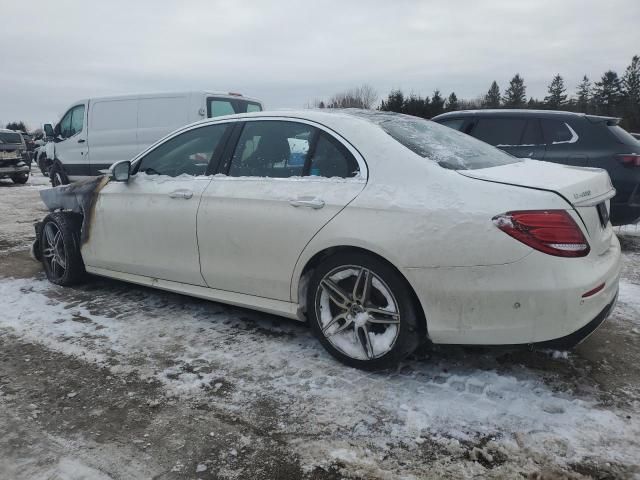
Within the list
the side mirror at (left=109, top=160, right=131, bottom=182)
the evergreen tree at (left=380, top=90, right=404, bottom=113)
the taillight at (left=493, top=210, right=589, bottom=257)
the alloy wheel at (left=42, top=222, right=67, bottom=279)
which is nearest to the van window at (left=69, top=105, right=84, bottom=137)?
the alloy wheel at (left=42, top=222, right=67, bottom=279)

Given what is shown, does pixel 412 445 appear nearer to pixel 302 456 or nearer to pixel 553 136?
pixel 302 456

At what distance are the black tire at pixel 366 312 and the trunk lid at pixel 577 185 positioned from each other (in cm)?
71

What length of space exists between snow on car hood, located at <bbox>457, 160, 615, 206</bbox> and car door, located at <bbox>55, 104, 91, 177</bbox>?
10.1 m

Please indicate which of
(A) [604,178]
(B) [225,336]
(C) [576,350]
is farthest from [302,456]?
(A) [604,178]

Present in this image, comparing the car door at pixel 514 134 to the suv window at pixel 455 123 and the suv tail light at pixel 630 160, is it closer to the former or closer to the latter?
the suv window at pixel 455 123

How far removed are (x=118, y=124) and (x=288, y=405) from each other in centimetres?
904

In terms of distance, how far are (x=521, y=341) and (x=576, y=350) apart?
0.99 m

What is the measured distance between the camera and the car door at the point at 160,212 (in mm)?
3727

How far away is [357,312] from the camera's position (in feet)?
9.78

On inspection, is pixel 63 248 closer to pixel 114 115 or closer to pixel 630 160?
pixel 630 160

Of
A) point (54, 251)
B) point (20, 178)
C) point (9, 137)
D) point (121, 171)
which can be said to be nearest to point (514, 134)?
point (121, 171)

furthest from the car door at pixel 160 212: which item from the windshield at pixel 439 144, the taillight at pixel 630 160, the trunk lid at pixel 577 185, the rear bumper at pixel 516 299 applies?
the taillight at pixel 630 160

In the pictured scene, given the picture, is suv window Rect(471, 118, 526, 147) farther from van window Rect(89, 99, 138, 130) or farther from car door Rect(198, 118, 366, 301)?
van window Rect(89, 99, 138, 130)

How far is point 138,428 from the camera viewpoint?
2.53 metres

_Exercise aim_:
Copy every line above word for word and exclude the pictures.

_Full answer_:
Within the list
the side mirror at (left=109, top=160, right=131, bottom=182)
the evergreen tree at (left=380, top=90, right=404, bottom=113)
the taillight at (left=493, top=210, right=589, bottom=257)
the alloy wheel at (left=42, top=222, right=67, bottom=279)
which is nearest to the van window at (left=69, top=105, right=84, bottom=137)?
the alloy wheel at (left=42, top=222, right=67, bottom=279)

Given what is shown, does pixel 412 445 appear nearer to pixel 302 456 or nearer to pixel 553 136?
pixel 302 456

At what distance are the black tire at pixel 366 312 and the trunk lid at pixel 577 185 positioned from each other (in cm)?
71

What length of space exists between snow on car hood, located at <bbox>457, 160, 615, 206</bbox> and car door, located at <bbox>55, 104, 91, 177</bbox>?
10.1 m

Please indicate which of
(A) [604,178]
(B) [225,336]
(C) [576,350]
is farthest from [302,456]?
(A) [604,178]

Present in this image, comparing the car door at pixel 514 134 to the suv window at pixel 455 123 and the suv tail light at pixel 630 160, is it closer to the former or closer to the latter?
the suv window at pixel 455 123

How far removed are (x=118, y=124) and (x=288, y=405) from each other in centimetres?
904

In terms of distance, how far are (x=521, y=341) and (x=576, y=350) apart?
0.99 m

What is the measured distance between the camera and the car door at the point at 160,212 (in mm)?
3727

How far away is [357,312] from the camera's position (in feet)?
9.78

On inspection, is pixel 63 248 closer to pixel 114 115 or closer to pixel 630 160?
pixel 630 160

Of
A) point (54, 251)
B) point (20, 178)
C) point (9, 137)
D) point (121, 171)
which can be said to be nearest to point (514, 134)?
point (121, 171)

furthest from the car door at pixel 160 212: which item from the windshield at pixel 439 144, the taillight at pixel 630 160, the trunk lid at pixel 577 185, the rear bumper at pixel 516 299 applies?
the taillight at pixel 630 160

In the pictured scene, given the picture, is suv window Rect(471, 118, 526, 147) farther from van window Rect(89, 99, 138, 130) or farther from car door Rect(198, 118, 366, 301)?
van window Rect(89, 99, 138, 130)

How far is point 138,428 from the camera viewpoint?
2.53 metres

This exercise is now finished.